Document section:

+++++

The only conversation in which example.org was a party was the one in which you requested the page that contained a link to example.com, which has already finished.

In that light, it seems strange to me that under HTML5 (assuming I understand the article correctly), example.org is given a mechanism to dictate how much information you give to example.com. Should that not be your choice, as the sender of said information?


1) User's browser requests page from Site A

2) Page from Site A suggests what should be sent in the referrer via the meta referrer

3) User clicks on link from Site A to Site B

4) User's browser requests page from Site B (referrer is set by either user's overriding option or the meta referrer from Site A)

So indeed, at no point does Site A speak to Site B directly. The meta referrer simply asks the user to either send or not send the referrer. If the meta referrer is not present or not supported, it falls back to default HTTP Referrer behaviour.

As the user, you can override this behaviour and force the referrer to do whatever you'd like. This includes refusing to send it, always sending it, or spoofing it. Firefox for example allows you to set network.http.sendRefererHeader and there are various browser extensions for any popular browser that will allow for finer grained referrer control.


Because the source site linked to it directly. That is the basis for trust.

If the destination is untrusted, then the source can just anonymise the redirect by sending it through a point that won't reveal the precise source. This is how services like http://anonym.to/en.html work.


By third party, do you really mean eavesdropper?


This is the default behaviour, thought it indeed likely means sensitive referrers are being leaked from website X to third party website Y. In most cases I'd wager people aren't aware this is the default behaviour.

An example where the default behaviour may be appropriate is Facebook interacting with third party apps.

Facebook may be happy to pass referrer information across to these third party apps as long as they handle it securely. If the referrer goes across HTTP, it goes across the Internet in plaintext (unsecure). By ensuring it travels over HTTPS, you're at least ensuring a minimal level of security.


It's more about who can see it along the way than it is about who receives the request.


I'm willing to bet that it gets sent even if the second HTTPS connection provides no effective security.

(If this is the protocol we're building economies on these days, I feel computer security is going to get much worse before it gets better...)


If your browser is communicating on the second HTTPS connection, that pretty much implies that you are happy with its security levels, right? After all, if you weren't (e.g. bad certificates, etc), your browser wouldn't have established & confirmed the secure connection, HTTP referrer headers or not.


You're right, of course.

Let me expand my argument a little.

We have two security domains, associated with the first and second server. The first server has sensitive URLs, the second receives these in the referrer header.

In making the first connection, the client and first server get to make some security policy decisions: the crypto used in securing the connection, the availability of countermeasures against known TLS protocol vulnerabilities, client and server authentication methods, etc. These parameters are complex, and you end up with a connection with some security level given some attacker model. If you think about it really hard, you can come up with a quantitive estimate of what security you might get from the connection in terms of attacker work -- anywhere from zero (trivially broken) to 256-bit security (very good).

+++++

Data provided:
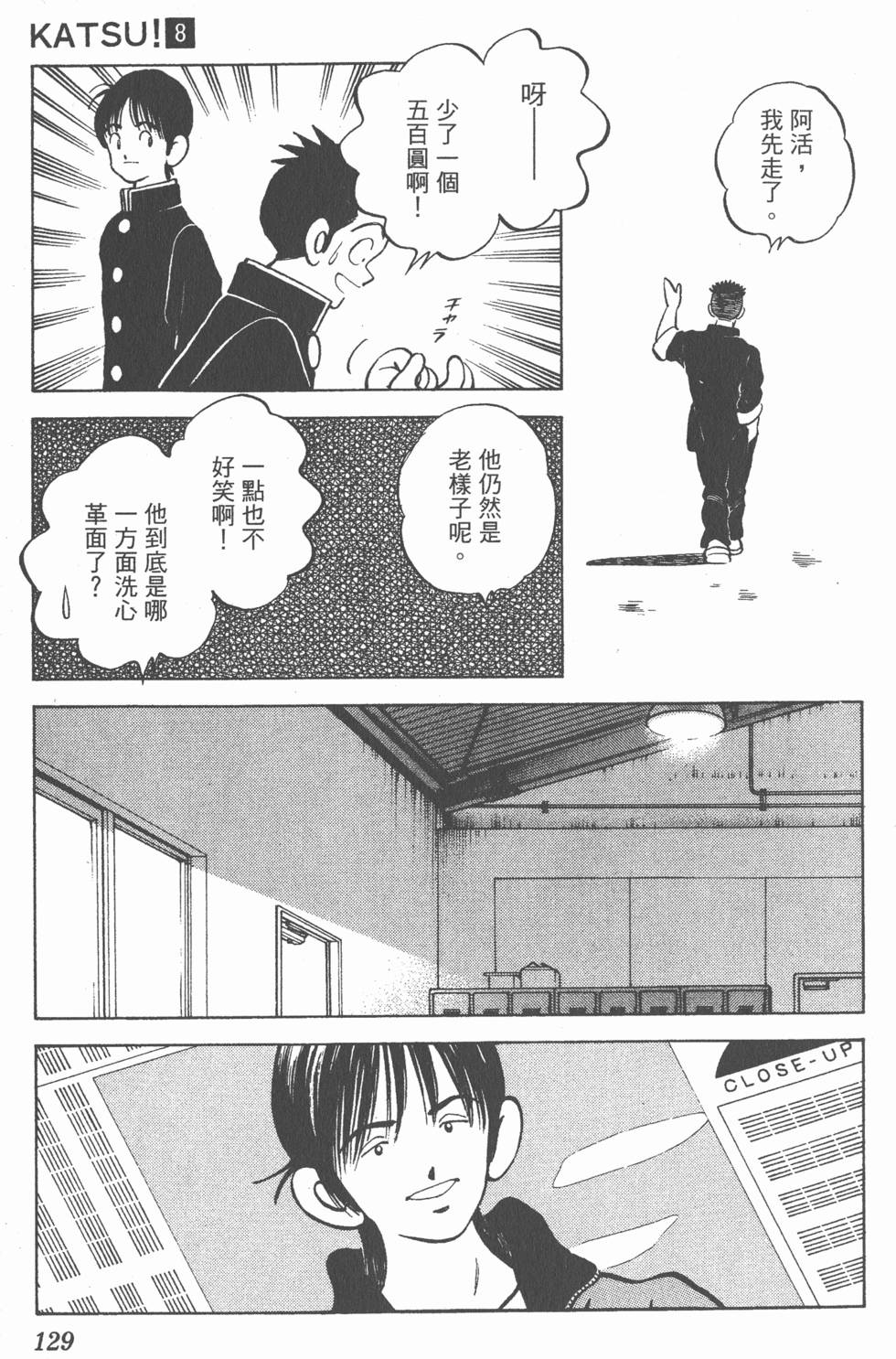 第125页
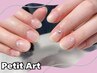 【オーダー】プチアート◆¥7000～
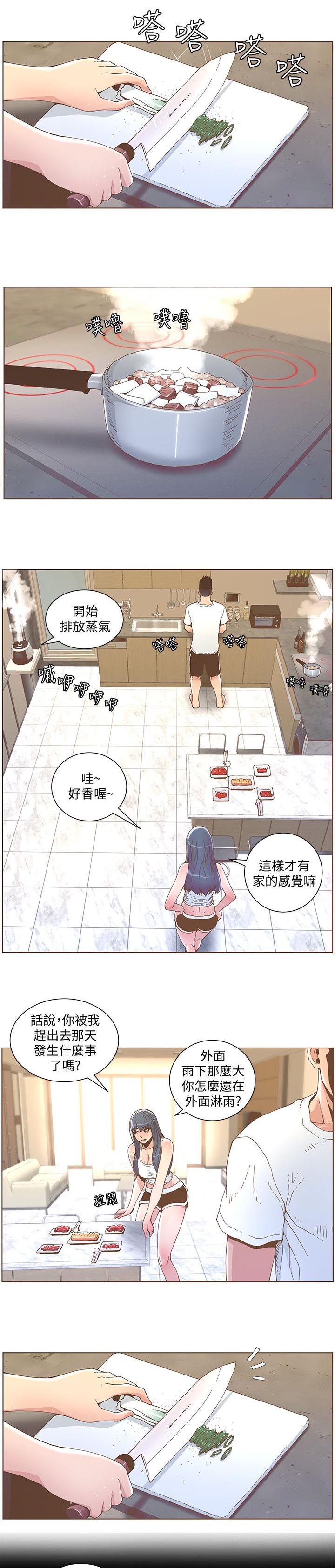 第74章：苏醒9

+++++

The task: In the thread on the HTML5 meta referrer, what happens when the meta referrer is missing or unsupported?

Solution to the exercise: It falls back to the default HTTP Referrer behavior.